## Information provided

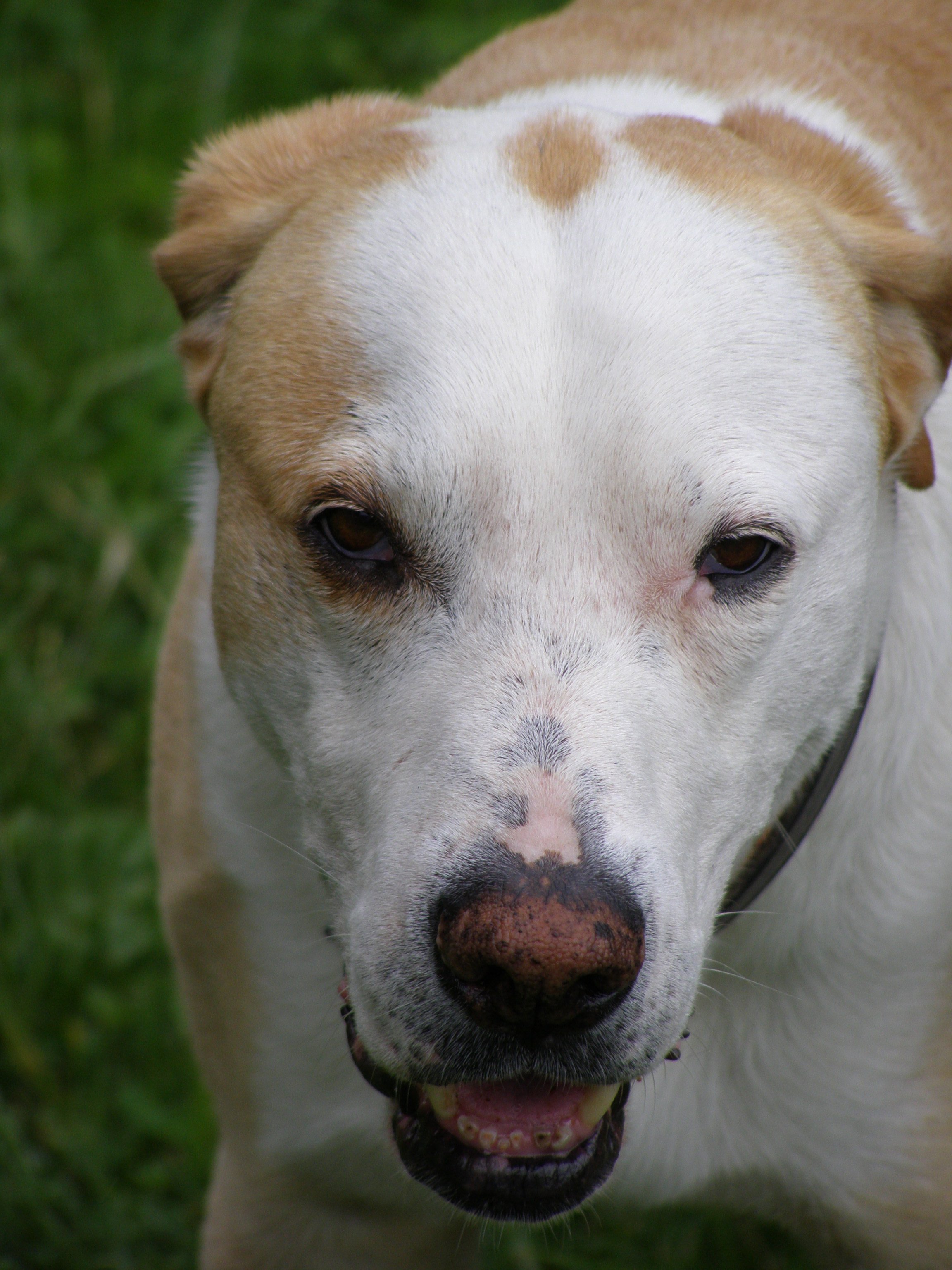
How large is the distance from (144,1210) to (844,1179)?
5.71 feet

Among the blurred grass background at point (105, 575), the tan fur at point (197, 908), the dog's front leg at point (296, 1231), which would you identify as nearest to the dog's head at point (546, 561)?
the tan fur at point (197, 908)

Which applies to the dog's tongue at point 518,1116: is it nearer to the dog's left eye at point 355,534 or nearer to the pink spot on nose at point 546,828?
the pink spot on nose at point 546,828

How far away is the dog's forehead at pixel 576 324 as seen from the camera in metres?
2.11

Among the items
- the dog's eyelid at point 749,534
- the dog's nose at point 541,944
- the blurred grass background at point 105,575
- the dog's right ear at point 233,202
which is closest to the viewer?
the dog's nose at point 541,944

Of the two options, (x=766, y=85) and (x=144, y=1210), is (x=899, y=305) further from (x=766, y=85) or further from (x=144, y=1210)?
(x=144, y=1210)

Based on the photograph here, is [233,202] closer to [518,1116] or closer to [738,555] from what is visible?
[738,555]

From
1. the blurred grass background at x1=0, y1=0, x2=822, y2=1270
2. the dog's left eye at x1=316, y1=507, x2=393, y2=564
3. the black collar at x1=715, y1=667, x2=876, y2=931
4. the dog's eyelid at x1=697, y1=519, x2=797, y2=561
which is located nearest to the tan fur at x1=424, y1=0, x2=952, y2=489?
the dog's eyelid at x1=697, y1=519, x2=797, y2=561

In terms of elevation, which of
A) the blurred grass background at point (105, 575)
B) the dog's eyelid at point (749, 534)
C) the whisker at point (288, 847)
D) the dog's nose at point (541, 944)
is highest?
the dog's eyelid at point (749, 534)

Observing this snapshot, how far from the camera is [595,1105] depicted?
2262 mm

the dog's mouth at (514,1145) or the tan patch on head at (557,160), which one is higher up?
the tan patch on head at (557,160)

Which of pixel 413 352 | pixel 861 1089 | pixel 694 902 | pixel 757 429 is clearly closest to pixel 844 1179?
pixel 861 1089

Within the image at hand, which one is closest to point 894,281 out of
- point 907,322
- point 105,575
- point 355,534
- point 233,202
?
point 907,322

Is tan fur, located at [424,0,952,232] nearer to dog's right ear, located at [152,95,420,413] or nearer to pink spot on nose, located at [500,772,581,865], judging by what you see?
dog's right ear, located at [152,95,420,413]

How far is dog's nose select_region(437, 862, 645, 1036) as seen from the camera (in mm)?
1881
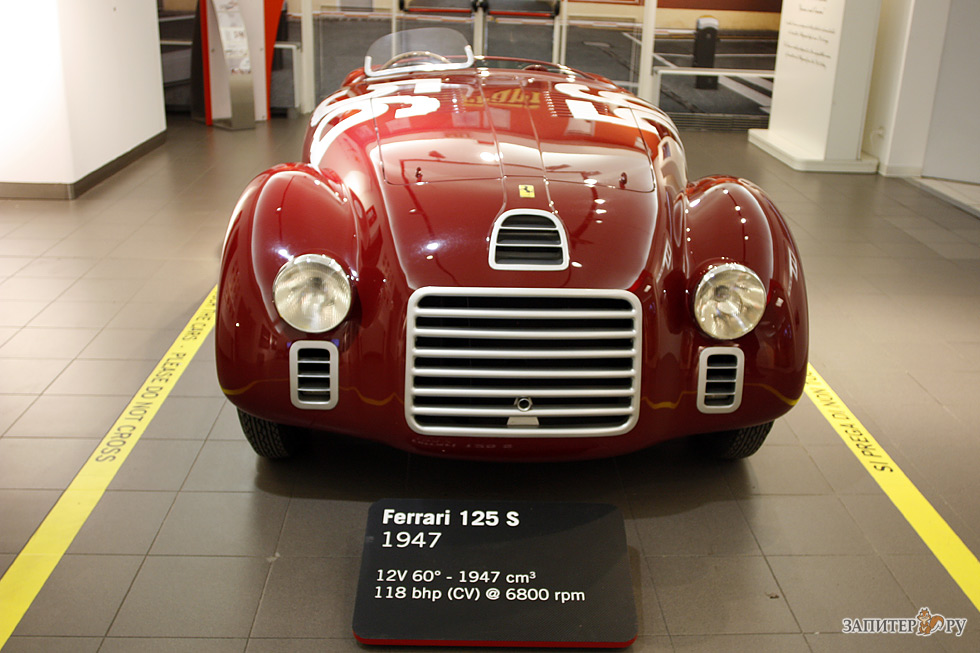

## Goal of the exercise
State how many lines in the records above contain the string "what", matching case exactly. Reply with the number alone.

## Solution
2